Friday, February 26, 2010

The Logic of "Yield" in Calculations of Diversity:

The Logic of "Yield" in Calculations of Diversity:

It is not enough for the UC system to have policies that increase minority admissions. One often neglected issue is what the UC administration terms "yield rate": the percentage of students who receive offers of admission and then choose to enroll in the UC system.

K. Wayne Yang, an Assistant Professor of Ethnic Studies at UCSD recently wrote an open letter to the UC San Diego community. Yang makes reference to the 2007 UCSD "Yield Report" and analyzes some of the underlying causes of the UCSD's extremely low yield rate for historically underrepresented minorities (only about 13% of African American" admitted to UCSD choose to enroll there).

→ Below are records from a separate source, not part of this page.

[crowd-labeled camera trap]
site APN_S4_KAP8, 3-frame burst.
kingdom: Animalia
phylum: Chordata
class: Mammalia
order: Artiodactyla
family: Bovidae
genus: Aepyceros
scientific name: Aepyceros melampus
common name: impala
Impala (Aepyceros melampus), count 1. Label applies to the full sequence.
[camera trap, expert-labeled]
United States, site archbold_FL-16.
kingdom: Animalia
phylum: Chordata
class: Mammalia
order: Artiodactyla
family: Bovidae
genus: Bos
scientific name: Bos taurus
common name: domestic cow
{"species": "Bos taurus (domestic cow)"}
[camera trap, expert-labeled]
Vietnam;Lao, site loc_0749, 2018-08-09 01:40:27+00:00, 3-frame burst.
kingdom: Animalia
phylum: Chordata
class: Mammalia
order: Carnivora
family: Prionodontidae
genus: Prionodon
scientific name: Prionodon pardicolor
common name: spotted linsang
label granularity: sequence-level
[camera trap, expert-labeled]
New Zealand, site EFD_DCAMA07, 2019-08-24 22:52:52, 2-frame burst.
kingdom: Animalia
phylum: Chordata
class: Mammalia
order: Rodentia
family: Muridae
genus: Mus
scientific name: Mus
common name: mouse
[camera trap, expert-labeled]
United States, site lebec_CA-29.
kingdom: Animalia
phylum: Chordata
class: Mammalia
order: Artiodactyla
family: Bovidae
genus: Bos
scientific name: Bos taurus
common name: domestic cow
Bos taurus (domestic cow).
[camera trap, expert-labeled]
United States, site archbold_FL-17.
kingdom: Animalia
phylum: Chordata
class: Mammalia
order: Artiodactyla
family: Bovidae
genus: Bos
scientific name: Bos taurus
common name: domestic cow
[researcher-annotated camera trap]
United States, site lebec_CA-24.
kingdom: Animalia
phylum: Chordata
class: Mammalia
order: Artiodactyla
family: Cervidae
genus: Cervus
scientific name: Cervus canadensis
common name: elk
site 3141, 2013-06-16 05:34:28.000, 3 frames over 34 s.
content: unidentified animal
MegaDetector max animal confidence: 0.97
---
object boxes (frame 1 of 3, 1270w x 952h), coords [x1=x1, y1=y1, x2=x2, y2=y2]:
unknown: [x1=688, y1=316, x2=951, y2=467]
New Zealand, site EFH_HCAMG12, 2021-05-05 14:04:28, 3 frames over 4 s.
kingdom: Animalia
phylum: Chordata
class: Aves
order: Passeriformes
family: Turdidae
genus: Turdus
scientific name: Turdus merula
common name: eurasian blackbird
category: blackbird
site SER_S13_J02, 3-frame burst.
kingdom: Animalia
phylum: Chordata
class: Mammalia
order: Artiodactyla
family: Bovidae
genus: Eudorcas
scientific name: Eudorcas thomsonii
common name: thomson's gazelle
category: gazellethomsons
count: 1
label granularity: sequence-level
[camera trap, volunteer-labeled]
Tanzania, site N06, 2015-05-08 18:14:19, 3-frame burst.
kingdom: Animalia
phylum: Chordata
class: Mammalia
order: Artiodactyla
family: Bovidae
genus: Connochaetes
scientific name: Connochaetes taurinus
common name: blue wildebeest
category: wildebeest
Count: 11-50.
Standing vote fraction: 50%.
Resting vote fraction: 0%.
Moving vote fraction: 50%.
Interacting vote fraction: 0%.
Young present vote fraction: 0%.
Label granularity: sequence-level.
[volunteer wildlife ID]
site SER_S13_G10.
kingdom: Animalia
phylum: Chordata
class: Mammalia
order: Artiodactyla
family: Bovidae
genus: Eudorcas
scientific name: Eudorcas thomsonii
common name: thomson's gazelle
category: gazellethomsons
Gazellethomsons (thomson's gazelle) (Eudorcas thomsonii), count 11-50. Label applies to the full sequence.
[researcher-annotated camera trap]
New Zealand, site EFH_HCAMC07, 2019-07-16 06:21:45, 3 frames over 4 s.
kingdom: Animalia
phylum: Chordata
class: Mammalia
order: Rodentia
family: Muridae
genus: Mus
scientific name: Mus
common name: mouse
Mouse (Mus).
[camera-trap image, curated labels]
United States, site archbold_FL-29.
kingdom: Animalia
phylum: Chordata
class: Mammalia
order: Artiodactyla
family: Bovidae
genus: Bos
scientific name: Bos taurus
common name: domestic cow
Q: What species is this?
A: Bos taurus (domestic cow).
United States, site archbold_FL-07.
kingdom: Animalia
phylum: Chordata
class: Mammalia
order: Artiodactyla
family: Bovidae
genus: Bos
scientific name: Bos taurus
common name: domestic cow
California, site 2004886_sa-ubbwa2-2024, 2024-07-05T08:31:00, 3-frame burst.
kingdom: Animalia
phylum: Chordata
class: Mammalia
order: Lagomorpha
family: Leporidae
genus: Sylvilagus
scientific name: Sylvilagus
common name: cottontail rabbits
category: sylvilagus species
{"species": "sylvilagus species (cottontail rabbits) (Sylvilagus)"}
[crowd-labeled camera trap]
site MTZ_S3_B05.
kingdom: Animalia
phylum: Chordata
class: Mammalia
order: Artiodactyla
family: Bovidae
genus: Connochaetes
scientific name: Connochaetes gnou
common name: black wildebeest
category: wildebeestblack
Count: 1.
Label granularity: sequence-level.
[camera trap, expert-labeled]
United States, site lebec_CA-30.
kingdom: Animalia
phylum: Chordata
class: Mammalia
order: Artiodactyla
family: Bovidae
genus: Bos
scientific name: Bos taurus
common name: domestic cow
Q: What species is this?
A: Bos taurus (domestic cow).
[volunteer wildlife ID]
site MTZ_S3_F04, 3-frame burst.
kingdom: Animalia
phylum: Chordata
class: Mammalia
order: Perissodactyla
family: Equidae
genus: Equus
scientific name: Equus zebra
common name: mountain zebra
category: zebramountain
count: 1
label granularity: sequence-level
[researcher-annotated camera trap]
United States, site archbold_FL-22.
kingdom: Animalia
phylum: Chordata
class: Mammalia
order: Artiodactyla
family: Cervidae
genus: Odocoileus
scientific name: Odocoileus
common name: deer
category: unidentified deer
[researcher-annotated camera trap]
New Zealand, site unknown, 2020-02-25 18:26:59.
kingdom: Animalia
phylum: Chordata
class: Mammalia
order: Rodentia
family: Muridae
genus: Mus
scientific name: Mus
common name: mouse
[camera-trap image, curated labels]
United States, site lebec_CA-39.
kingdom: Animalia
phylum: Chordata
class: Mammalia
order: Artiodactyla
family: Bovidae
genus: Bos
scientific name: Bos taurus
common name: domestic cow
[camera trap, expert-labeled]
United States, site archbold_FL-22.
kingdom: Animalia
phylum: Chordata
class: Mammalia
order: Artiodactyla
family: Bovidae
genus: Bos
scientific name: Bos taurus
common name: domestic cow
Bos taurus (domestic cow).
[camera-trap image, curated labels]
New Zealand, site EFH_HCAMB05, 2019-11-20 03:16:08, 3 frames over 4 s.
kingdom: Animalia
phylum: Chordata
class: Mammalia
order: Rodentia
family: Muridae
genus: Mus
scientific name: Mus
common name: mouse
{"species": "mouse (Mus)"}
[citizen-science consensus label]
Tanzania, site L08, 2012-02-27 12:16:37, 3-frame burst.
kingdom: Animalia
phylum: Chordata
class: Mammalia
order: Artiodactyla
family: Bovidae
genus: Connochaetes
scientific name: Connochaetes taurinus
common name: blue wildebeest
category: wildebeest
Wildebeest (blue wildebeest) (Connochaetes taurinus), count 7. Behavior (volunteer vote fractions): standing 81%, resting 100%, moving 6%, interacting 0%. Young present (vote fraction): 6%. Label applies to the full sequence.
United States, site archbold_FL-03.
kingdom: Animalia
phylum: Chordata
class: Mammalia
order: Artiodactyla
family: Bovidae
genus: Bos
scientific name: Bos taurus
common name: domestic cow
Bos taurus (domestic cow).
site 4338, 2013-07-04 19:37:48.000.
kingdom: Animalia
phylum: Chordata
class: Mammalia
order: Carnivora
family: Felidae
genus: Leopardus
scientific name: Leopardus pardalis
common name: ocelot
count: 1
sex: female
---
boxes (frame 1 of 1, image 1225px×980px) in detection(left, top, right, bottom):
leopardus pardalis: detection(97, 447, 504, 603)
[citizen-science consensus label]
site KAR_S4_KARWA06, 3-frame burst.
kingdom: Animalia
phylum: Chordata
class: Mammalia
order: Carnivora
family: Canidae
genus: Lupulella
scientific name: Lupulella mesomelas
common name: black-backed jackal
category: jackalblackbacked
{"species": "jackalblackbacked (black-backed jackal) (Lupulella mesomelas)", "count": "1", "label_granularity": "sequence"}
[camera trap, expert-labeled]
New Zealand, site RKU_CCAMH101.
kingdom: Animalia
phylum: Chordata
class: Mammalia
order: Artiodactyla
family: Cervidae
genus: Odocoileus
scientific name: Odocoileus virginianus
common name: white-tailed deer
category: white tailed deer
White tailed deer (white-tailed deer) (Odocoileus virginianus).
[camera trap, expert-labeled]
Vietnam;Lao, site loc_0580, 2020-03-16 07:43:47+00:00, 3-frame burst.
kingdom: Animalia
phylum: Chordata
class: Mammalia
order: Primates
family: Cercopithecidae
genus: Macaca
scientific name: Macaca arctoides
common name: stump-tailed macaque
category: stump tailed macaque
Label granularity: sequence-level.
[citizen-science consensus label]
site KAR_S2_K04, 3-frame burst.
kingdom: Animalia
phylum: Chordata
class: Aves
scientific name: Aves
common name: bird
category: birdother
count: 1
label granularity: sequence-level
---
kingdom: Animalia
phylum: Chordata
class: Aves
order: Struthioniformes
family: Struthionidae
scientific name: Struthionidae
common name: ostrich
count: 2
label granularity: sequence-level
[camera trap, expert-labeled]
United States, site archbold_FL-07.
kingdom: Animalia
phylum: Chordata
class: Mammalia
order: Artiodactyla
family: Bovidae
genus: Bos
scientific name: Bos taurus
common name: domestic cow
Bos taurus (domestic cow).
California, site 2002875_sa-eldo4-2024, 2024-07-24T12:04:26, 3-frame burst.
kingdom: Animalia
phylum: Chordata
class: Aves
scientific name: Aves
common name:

As Professor Yang puts it, "We have a 1.3% African-American student enrollment, not simply because of poor admissions, but because admitted students don’t choose to come to UCSD."

A UC Office of the President chart lists the "Applications, Admissions, and Enrollment of California Resident Freshmen from 1995-2005." In 2005, yield rates for Asian Americans, East Indian and Pakistani Americans, and Filipino Americans were higher than the overall yield rate (53%). Yield rates for all other groups were lower -- African American and American Indian yield rates were the lowest.

Asian American: 67% (9761/14,559)
East Indian/Pakistani: 63% (957/1511)
Filipino American: 54% (1536/2833)
Other: 51% (539/1052)
Unknown: 50% (1420/2824)
Latino: 49% (1192/2431)
White: 47% (10,165/21,779)
Chicano: 47% (3460/7226)
African American: 46% (909/1961)
American Indian: 43% (144/326)

One unstated reason why President Yudof has made statements like "they'll be fine" in reference to how Asian Americans will be affected by the new 2012 admissions policy may have to do with a belief that current yield rates will remain largely the same after the policy takes effect. (E.g. even if the admissions numbers of Asian Americans go down, the yield rate will still be "high" and may even increase).

BOARS admits that the UCOP studies lack predictive power because they are unable to "model [future applicant] behavior by extrapolating on the basis of past applicant behavior." This problem is exacerbated because, "[a]s we enter an era of substantial demographic shifts and financial uncertainty, the ability to predict which students will apply and where they will apply is even more uncertain."

Of course, if neither BOARS nor UCOP can properly model future behavior based on past yield rates, then there is no clear reason why anyone should assert that Asian Americans, or any other group, will be fine.

But UCs low yield rates for underrepresented minorities do give reason for concern about the efficacy of the new 2012 admissions policy. As the UCSD Yield Report argues: "simply admitting highly qualified students to the campus does not guarantee enrollments. This is especially true for historically underrepresented minority populations."

Professor Yang points out that despite the particularly dismal yield rates at UCSD, the recommendations for structural changes at UC San Diego for improving yield have "by-and-large NOT been implemented despite 2 years of research and 3 years of reading time." Yield rates for underrepresented minorities at UCSD and other UC campuses will continue to be low without fundamental structural changes to support organizations and campus institutions that aid underrepresented students and address campus climates that dissuade minorities from attending a UC campus in the first place.